01/02/2026
EL GRAN ENGAÑO DEL PAN INTEGRAL
Con los años, algo empezó a llamarnos profundamente la atención. No en redes sociales ni en libros, sino en la práctica clínica real.
Nos sorprende, y sigue sorprendiéndonos, ver cómo múltiples profesionales de la salud indican en las dietas que el pan integral es mejor. Que es una opción saludable. Que es lo correcto. Lo escriben en recetas, lo repiten en consultas, lo enseñan con convicción.
Y sin embargo, lo que vemos todos los días en el cuerpo humano dice otra cosa.
Ese pan integral que se recomienda no es un alimento fisiológico. Es un producto ultraprocesado que actúa como basura metabólica y, en determinados contextos, como un facilitador de procesos inflamatorios crónicos que se asocian a enfermedades graves, incluido el cáncer.
No porque los profesionales sean ignorantes o malintencionados. Sino porque así fueron formados.
En muchas escuelas de salud se enseña a seguir guías, no a observar fisiología viva. Se enseña a mirar calorías y porcentajes, no a ver órganos enfermos. Se enseña a repetir consensos, no a cuestionar lo que ocurre dentro del cuerpo humano.
Entonces ocurre algo profundamente absurdo.
Se sabe que el consumo habitual de harinas modernas, incluso llamadas integrales, produce picos repetidos de insulina, favorece la resistencia a la insulina, mantiene inflamación crónica de bajo grado y sobrecarga metabólicamente al hígado. Y aun así, se indica como parte de una dieta supuestamente saludable.
Es como si todos supieran que fumar hace mal, pero en la indicación médica se escribiera fumar con filtro porque es mejor.
Así de incoherente.
Así de normalizado.
La palabra integral viene de íntegro, de algo completo, natural, no intervenido. Pero el pan integral moderno no tiene nada de íntegro. Proviene de trigos genéticamente modificados por selección industrial, molidos de forma ultrafina, procesados para maximizar rendimiento y consumo, no para respetar la biología humana.

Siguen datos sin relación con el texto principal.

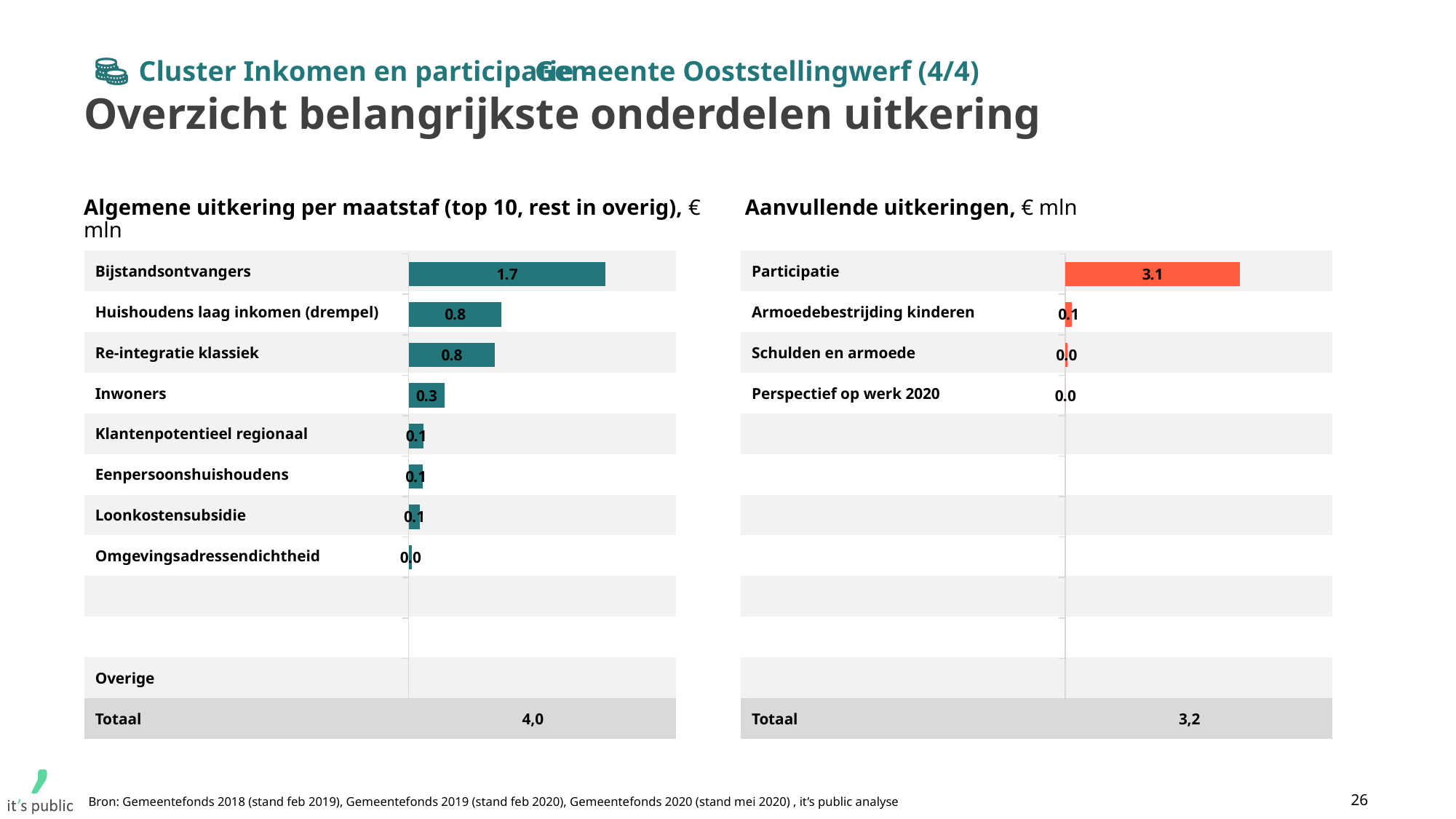
In the 'Aanvullende uitkeringen' chart, what is the value for Armoedebestrijding kinderen? 0.1 In the 'Algemene uitkering per maatstaf' chart, which category has the highest value? Bijstandsontvangers In the 'Aanvullende uitkeringen' chart, what is the value for Participatie? 3.1 In the 'Algemene uitkering per maatstaf' chart, what is the value for Inwoners? 0.3 In the 'Algemene uitkering per maatstaf' chart, what is the value for Bijstandsontvangers? 1.7 In the 'Aanvullende uitkeringen' chart, how many named categories have a plotted value? 4 What is the Totaal shown at the bottom of the 'Algemene uitkering per maatstaf' chart? 4,0 In the 'Aanvullende uitkeringen' chart, what is the difference between Participatie and Armoedebestrijding kinderen? 3.0 In the 'Algemene uitkering per maatstaf' chart, which is larger: Re-integratie klassiek or Inwoners? Re-integratie klassiek In the 'Algemene uitkering per maatstaf' chart, what is the difference between Bijstandsontvangers and Huishoudens laag inkomen (drempel)? 0.9 In the 'Aanvullende uitkeringen' chart, which category has the highest value? Participatie What type of chart is the 'Aanvullende uitkeringen' chart? Bar chart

El cuerpo no lee etiquetas. El cuerpo responde a señales.
Y la señal que entrega este tipo de pan es siempre la misma. Glucosa rápida, insulina elevada, repetición diaria. Al principio no ocurre nada visible. El organismo se adapta. El páncreas responde. El hígado amortigua. La sangre se mantiene aparentemente normal.
Pero esa normalidad tiene un costo.
El exceso de glucosa no desaparece. Se transforma en grasa dentro del hígado. Se activa inflamación. Se altera la señal metabólica. Todo esto ocurre años antes de que aparezca la diabetes, el sobrepeso clínico o el cáncer metabólicamente asociado.
Esto no se ve en una tabla de calorías. Se ve en ecografía. Se ve en órganos reales.
Por eso contar calorías no soluciona nada. Ningún animal en la naturaleza cuenta calorías. Ningún animal desarrolla resistencia a la insulina viviendo en su entorno natural. El problema no es la persona. El problema es el ambiente moderno que ofrece productos diseñados para enfermar lentamente mientras se venden como normales.
No es ideología.
No es moda.
Es fisiopatología observable todos los días.
Y cuando finalmente aparece la enfermedad, nadie se pregunta por qué se recomendó durante años aquello que claramente no era fisiológico.
DOCTOR SALINAS. ENERO 2026. TODOS LOS DERECHOS RESERVADOS. 
BIBLIOGRAFÍA CIENTÍFICA
1. Monteiro CA et al. Ultra processed foods what they are and how to identify them. Public Health Nutrition. 2019.
Relación directa entre ultraprocesados, inflamación y enfermedades crónicas.
2. Ludwig DS, Ebbeling CB. The carbohydrate insulin model of obesity. JAMA Internal Medicine. 2018.
Explica por qué el problema no son las calorías sino la respuesta hormonal.
3. Ceriello A et al. Postprandial hyperglycemia and oxidative stress. Diabetes Care. 2008.
Picos de glucosa e inflamación crónica como mecanismo de daño tisular.
4. De Sousa Coelho M et al. Ultra processed foods and cancer risk. BMJ. 2018.
Asociación entre consumo de ultraprocesados y mayor riesgo de cáncer.
6. Jensen MK et al. Whole grain refined grain and chronic disease risk. American Journal of Clinical Nutrition. 2016.
Muestra diferencias entre granos tradicionales y productos industriales modernos.